◆ ENTRIES PROVIDED
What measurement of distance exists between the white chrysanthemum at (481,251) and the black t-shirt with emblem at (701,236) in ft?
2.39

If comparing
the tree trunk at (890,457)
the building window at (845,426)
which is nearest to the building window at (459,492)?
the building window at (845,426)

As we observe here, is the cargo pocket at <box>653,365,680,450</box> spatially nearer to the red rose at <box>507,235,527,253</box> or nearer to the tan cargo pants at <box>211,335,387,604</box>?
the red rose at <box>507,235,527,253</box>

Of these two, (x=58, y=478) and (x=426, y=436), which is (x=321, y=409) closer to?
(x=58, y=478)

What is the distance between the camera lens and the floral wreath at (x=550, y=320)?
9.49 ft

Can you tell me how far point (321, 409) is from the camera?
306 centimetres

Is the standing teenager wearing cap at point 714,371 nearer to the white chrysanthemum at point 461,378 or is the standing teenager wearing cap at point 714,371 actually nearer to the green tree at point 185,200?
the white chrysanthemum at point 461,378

==

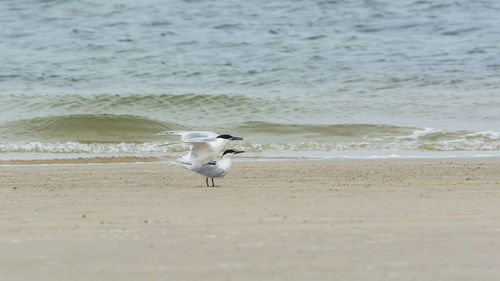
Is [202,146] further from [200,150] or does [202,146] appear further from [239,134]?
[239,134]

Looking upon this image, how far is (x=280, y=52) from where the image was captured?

◆ WHAT TO WORK ON
Copy out the rows from the line with "As we observe" up to and including the line with "306 centimetres", keeping every line the same.

◆ RESULT OF THIS EXERCISE
As we observe here, is the cargo pocket at <box>653,365,680,450</box> spatially nearer to the red rose at <box>507,235,527,253</box> or nearer to the tan cargo pants at <box>211,335,387,604</box>?
the red rose at <box>507,235,527,253</box>

Of these two, (x=58, y=478) and (x=426, y=436), which is (x=321, y=409) closer to?
(x=58, y=478)

What is the distance between the camera lens and the floral wreath at (x=550, y=320)?
9.49 ft

Can you tell me how far point (321, 409) is from the camera?
306 centimetres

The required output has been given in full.